• [Exercise requirements]
A. In the passage on coronavirus advertising, reproduce the section starting at "Hey, it’s capitalism" and ending at "is protecting workers.", replacing "political ads" with "campaign ads".
B. Answer these questions from the passage on coronavirus advertising:
(i) On which platforms are ads for face masks that don't work as stated still appearing?
(ii) Which ad tracking firm is cited for the count of coronavirus-related political ads?
(iii) What did Facebook say it was banning users from organizing?
C. Continue the passage on coronavirus advertising from where it stops.

*** Opening Document passage ***

Instead, virus crisis-related ads are offering up tips and guides on how brands should be approaching their work right now.

The only problem is that some of them aren’t true.

Lots of computer security and health agencies are warning about the same thing: ads that are filled with misinformation, or that use coronavirus themes to disguish phishing attacks for personal information.

And ads for face masks that don’t work as stated are still appearing on Facebook, Instagram and Google, for example.

Consumer Reports acknowledged that one of its writers bought adversiting for material from a fictitious company with fraudulent goods just to test the filtering systems, before pulling down the ads once Facebook had approved them.

Hey, it’s capitalism and a free market of sometimes bad ideas.

*

That brings us to the world of politics. The New York Times reported that more than half of all political ads on television now are about coronavirus, at least 33 in one week, according to Advertising Analytics, an ad tracking firm. Democrats are using ads to say Donald Trump and his team have failed to provide medical equipment, for example. Republican ads use the same provision, however under-scaled to the actual need, as proof that their leader is protecting workers.

Facebook said on this week that it was banning users from organizing “events that defy government’s guidance on social distancing” — namely protests that are calling for re-opening of all businesses immediately after an increasing number of rallies and events to challenge statewide stay-at-home orders.

Almost needless to say, that announcement, in turn, drew condemnation from right-wing supporters of the protest movement, including the president, and strange bed-fellow, the ACLU. Facebook added that event pages for protests are required to make clear that participants must follow social distancing rules — which they are not.

*** Closing Document passage ***
*** Opening Material shown ***

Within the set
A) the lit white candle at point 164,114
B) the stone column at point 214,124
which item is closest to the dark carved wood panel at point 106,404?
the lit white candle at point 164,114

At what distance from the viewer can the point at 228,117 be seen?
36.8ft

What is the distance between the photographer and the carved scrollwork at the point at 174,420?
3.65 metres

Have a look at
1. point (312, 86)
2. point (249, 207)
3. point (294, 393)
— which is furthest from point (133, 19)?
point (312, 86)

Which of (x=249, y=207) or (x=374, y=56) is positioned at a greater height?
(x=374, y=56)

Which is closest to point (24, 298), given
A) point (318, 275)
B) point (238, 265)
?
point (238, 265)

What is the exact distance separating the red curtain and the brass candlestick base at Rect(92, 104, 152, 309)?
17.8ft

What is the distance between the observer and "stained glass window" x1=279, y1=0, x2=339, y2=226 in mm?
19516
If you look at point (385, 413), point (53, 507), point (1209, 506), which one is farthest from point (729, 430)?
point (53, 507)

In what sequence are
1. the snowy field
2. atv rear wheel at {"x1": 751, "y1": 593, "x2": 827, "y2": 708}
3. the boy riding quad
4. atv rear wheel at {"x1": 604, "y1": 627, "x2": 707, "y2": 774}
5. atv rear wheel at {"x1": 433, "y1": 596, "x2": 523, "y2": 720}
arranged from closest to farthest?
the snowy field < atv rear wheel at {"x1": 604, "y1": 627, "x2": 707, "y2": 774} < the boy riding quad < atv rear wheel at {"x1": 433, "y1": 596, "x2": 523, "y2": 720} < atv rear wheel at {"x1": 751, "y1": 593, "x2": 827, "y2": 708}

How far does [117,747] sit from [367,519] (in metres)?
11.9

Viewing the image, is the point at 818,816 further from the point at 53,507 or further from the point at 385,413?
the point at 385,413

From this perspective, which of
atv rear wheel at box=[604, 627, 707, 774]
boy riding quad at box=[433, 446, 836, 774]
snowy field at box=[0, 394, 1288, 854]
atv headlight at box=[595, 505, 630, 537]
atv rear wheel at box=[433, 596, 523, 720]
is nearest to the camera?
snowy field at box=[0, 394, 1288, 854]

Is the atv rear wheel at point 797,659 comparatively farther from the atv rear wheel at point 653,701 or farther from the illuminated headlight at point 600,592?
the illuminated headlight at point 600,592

*** Closing Material shown ***

• [Answers given]
A.
Hey, it’s capitalism and a free market of sometimes bad ideas.

*

That brings us to the world of politics. The New York Times reported that more than half of all campaign ads on television now are about coronavirus, at least 33 in one week, according to Advertising Analytics, an ad tracking firm. Democrats are using ads to say Donald Trump and his team have failed to provide medical equipment, for example. Republican ads use the same provision, however under-scaled to the actual need, as proof that their leader is protecting workers.

B.
(i) Facebook, Instagram and Google.
(ii) Advertising Analytics.
(iii) Events that defy government's guidance on social distancing.

C.
As reports in The Times and The Washington Post have been making clear, ads and promotion of anti-lockdown protests are being funded, organized and pushed

in a wide-ranging and well-financed conservative campaign. They seek to undermine restrictions that medical personnel say coronavirus makes necessary but that protesters call overkill. Less often mentioned is that a dead economy endangers a Trump reelection.

News reports have documented a network of right-leaning individuals and groups, aided by online allies across the country.

Along the way, there are side issues aplenty, including whether Facebook and others are acting on their own or at the prompting of various state officials who do or do not want the protests, even in the face of death-dying and idiotic mask-less protesters either unaware or uncaring that many carry disease without symptoms. We’ll know in about three weeks, no doubt.

“Unless government prohibits the event during this time, we allow it to be organized on Facebook,” Facebook announced. “For this same reason, events that defy government’s guidance on social distancing aren’t allowed on Facebook.”

Chipotle Mexican Grill’s is pushing its takeout menu during stay-at-home, apparently reporting an increase in business. “I think there’s fatigue in cooking,” CEO Brian Niccol said on Chipotle’s quarterly conference call.

Hey, celebrate or not, advertising for burritos, cars or political opposition seems to have a price in our capitalist, message-hungry world.